» Brief: Locate the line that contains "How distant are", then copy it and all later lines of the data below exactly, through the last one.

(Excerpts of spatial question data)
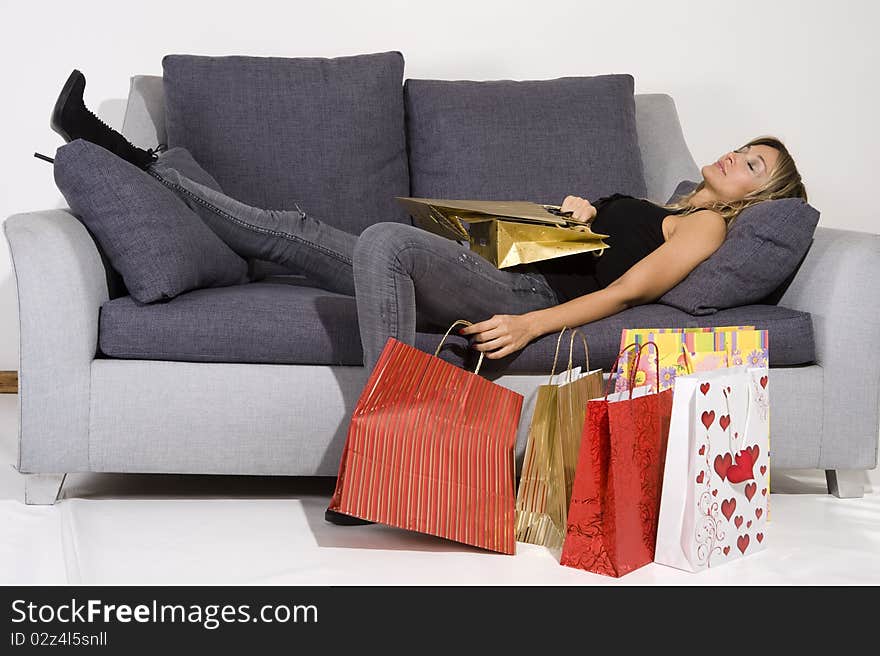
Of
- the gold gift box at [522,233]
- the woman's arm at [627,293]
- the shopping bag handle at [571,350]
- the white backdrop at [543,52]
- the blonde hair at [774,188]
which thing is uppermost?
the white backdrop at [543,52]

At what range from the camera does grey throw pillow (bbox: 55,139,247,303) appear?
2084 millimetres

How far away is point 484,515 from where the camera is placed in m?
1.78

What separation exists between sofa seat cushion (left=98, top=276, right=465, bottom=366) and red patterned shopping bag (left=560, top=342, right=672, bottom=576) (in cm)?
46

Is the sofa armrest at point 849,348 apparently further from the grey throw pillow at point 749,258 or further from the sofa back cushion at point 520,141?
the sofa back cushion at point 520,141

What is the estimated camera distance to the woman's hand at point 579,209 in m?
2.28

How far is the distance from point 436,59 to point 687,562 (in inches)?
79.9

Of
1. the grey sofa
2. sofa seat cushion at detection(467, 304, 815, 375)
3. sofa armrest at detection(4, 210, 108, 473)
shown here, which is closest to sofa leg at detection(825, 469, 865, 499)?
the grey sofa

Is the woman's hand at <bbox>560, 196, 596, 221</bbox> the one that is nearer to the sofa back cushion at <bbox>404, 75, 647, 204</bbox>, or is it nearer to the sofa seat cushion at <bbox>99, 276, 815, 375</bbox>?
the sofa seat cushion at <bbox>99, 276, 815, 375</bbox>

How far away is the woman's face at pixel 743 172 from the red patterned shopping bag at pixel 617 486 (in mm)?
741

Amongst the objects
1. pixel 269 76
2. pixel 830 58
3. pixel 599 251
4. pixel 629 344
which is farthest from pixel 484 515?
pixel 830 58

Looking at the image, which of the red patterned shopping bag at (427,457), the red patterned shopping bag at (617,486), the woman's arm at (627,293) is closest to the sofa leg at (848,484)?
the woman's arm at (627,293)

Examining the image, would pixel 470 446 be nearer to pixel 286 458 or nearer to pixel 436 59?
pixel 286 458
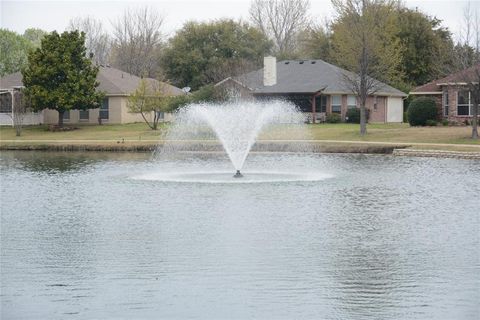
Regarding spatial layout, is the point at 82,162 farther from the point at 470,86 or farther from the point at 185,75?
the point at 185,75

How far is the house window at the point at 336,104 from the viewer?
60.0 metres

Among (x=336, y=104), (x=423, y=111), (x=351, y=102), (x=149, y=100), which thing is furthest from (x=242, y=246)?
(x=351, y=102)

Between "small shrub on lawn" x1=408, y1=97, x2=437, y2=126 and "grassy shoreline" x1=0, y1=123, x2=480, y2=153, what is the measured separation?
4.78 ft

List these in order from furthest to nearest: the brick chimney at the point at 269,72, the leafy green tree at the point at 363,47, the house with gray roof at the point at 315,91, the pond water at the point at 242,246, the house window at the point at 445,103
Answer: the brick chimney at the point at 269,72 < the house with gray roof at the point at 315,91 < the house window at the point at 445,103 < the leafy green tree at the point at 363,47 < the pond water at the point at 242,246

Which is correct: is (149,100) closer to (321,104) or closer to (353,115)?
(321,104)

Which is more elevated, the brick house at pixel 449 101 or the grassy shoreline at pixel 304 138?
the brick house at pixel 449 101

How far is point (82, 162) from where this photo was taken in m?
39.2

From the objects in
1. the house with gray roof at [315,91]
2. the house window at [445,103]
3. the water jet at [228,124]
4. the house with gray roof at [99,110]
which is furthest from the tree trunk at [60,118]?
the house window at [445,103]

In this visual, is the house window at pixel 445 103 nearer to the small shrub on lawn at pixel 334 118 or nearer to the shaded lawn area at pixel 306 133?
the shaded lawn area at pixel 306 133

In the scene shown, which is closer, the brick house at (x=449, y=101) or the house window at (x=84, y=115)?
the brick house at (x=449, y=101)

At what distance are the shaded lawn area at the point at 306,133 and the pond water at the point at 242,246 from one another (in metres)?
14.9

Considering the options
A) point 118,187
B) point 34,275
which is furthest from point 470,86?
point 34,275

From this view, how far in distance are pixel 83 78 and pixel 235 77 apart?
1204cm

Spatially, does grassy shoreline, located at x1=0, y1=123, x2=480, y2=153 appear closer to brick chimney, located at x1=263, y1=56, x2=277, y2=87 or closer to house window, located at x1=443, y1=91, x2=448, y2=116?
house window, located at x1=443, y1=91, x2=448, y2=116
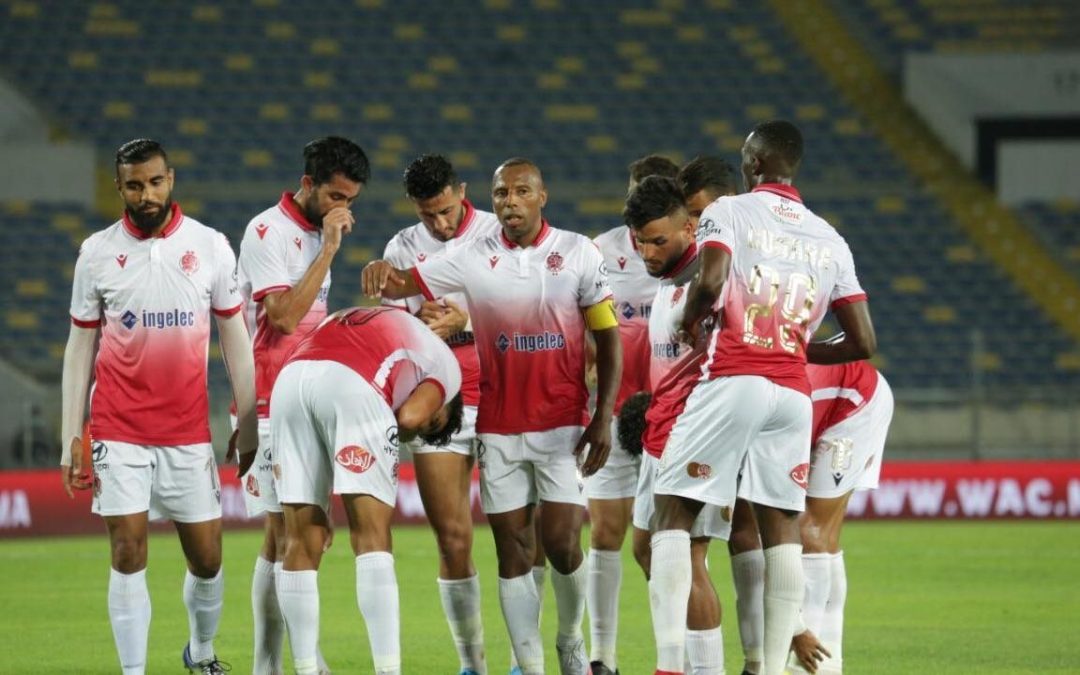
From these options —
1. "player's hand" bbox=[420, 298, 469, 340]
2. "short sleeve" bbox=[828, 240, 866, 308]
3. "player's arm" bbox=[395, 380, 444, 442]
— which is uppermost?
"short sleeve" bbox=[828, 240, 866, 308]

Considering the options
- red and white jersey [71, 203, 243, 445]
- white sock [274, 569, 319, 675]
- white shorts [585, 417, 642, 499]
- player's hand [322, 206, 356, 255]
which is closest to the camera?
white sock [274, 569, 319, 675]

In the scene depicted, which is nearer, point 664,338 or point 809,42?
point 664,338

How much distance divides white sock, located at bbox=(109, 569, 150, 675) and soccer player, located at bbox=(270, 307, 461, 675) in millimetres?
990

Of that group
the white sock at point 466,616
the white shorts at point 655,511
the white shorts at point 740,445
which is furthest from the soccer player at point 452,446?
the white shorts at point 740,445

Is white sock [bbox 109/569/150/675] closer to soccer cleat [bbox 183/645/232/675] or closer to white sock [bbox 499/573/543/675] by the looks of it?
soccer cleat [bbox 183/645/232/675]

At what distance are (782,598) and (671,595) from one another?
49cm

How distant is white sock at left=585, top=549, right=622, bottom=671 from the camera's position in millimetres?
8008

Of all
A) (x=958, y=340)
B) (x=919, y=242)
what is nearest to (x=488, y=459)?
(x=958, y=340)

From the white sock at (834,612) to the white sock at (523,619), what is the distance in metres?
1.42

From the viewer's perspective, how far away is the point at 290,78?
26.8 meters

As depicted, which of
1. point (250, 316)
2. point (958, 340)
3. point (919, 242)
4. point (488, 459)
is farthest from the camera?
point (919, 242)

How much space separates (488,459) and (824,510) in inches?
65.5

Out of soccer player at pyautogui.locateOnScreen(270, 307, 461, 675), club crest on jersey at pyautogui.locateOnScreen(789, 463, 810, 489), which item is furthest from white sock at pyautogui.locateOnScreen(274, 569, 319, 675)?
club crest on jersey at pyautogui.locateOnScreen(789, 463, 810, 489)

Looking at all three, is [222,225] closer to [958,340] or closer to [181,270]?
[958,340]
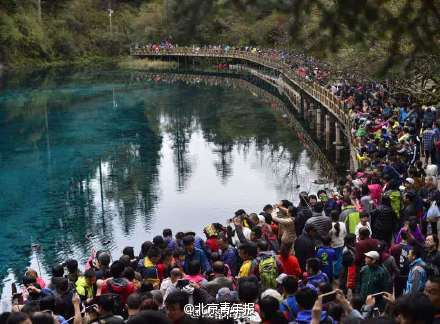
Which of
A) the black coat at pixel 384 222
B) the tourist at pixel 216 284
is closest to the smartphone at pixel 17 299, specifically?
the tourist at pixel 216 284

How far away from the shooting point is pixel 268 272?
6.97 meters

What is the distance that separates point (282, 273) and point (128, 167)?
18.8m

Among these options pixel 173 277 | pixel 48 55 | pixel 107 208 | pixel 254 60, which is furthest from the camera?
pixel 48 55

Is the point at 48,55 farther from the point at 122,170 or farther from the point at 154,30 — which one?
the point at 122,170

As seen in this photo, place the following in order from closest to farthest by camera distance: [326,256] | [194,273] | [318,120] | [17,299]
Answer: [194,273] → [17,299] → [326,256] → [318,120]

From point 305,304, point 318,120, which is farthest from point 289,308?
Result: point 318,120

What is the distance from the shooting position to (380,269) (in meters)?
6.70

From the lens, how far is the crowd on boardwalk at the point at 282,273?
5.24 meters

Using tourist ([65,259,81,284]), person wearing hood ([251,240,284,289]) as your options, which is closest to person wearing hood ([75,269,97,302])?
tourist ([65,259,81,284])

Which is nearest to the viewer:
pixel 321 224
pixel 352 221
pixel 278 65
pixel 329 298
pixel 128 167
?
pixel 329 298

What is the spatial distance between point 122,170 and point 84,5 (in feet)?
181

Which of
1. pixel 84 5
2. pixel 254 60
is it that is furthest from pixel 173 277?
pixel 84 5
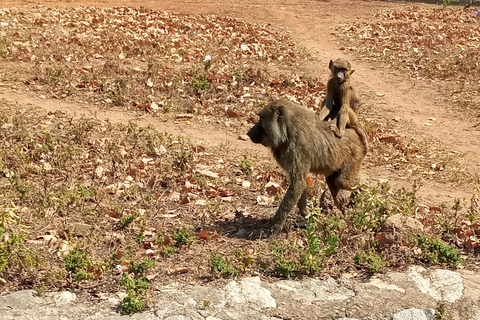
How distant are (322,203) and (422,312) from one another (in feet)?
6.81

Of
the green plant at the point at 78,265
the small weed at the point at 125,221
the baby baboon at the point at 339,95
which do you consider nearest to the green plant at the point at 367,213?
the baby baboon at the point at 339,95

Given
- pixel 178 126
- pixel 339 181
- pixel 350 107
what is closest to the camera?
pixel 339 181

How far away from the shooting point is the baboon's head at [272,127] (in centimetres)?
617

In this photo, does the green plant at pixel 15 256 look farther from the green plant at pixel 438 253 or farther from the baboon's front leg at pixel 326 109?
the baboon's front leg at pixel 326 109

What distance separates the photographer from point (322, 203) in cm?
695

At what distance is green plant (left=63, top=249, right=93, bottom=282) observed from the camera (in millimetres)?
5098

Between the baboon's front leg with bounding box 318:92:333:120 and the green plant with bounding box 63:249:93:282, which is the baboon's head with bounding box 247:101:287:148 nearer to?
the baboon's front leg with bounding box 318:92:333:120

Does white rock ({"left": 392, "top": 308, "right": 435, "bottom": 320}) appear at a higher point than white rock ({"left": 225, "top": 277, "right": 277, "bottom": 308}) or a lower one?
lower

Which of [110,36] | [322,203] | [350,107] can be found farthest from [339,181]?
[110,36]

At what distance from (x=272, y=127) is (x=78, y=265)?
94.0 inches

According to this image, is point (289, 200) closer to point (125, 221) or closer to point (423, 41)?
point (125, 221)

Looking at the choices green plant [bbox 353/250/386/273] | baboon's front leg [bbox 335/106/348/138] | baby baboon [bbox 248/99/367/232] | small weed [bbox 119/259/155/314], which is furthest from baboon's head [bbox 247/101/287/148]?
small weed [bbox 119/259/155/314]

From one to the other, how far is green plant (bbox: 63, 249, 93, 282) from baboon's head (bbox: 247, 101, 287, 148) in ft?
7.28

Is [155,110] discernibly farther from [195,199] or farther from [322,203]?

» Result of this exercise:
How distant are (322,203) and (422,312) from one another (in feet)?
6.81

Of
the green plant at the point at 78,265
the small weed at the point at 125,221
the baby baboon at the point at 339,95
which do you consider nearest to the green plant at the point at 367,213?
the baby baboon at the point at 339,95

Given
- pixel 178 126
- pixel 339 181
- pixel 350 107
what is closest to the camera?
pixel 339 181

How far away from the shooting point is the baboon's head at [272,127] (in centimetres)?
617

In this photo, does the green plant at pixel 15 256 look farther from the green plant at pixel 438 253 or farther from the baboon's front leg at pixel 326 109?
the baboon's front leg at pixel 326 109

What distance separates the photographer from point (322, 203) in cm?
695

At what distance is green plant (left=63, top=249, right=93, bottom=282) observed from the camera (in millimetres)?
5098

Between the baboon's front leg with bounding box 318:92:333:120 and the green plant with bounding box 63:249:93:282, which is the baboon's head with bounding box 247:101:287:148 nearer to?
the baboon's front leg with bounding box 318:92:333:120

Does white rock ({"left": 392, "top": 308, "right": 435, "bottom": 320}) appear at a higher point than white rock ({"left": 225, "top": 277, "right": 277, "bottom": 308}) or a lower one?
lower

Which of [110,36] | [322,203] | [350,107] can be found farthest from [339,181]?
[110,36]

At what distance from (x=272, y=127) is (x=78, y=265)?
94.0 inches

According to this image, is point (289, 200) closer to point (125, 221) or closer to point (423, 41)?
point (125, 221)

Looking at the choices green plant [bbox 353/250/386/273] | baboon's front leg [bbox 335/106/348/138] | baby baboon [bbox 248/99/367/232] | small weed [bbox 119/259/155/314], which is furthest from baboon's head [bbox 247/101/287/148]?
small weed [bbox 119/259/155/314]

From one to the other, how far is green plant (bbox: 63, 249, 93, 282) from baboon's head (bbox: 247, 101, 287, 148) in ft?
7.28

Is [155,110] discernibly farther from [195,199] or farther from [322,203]?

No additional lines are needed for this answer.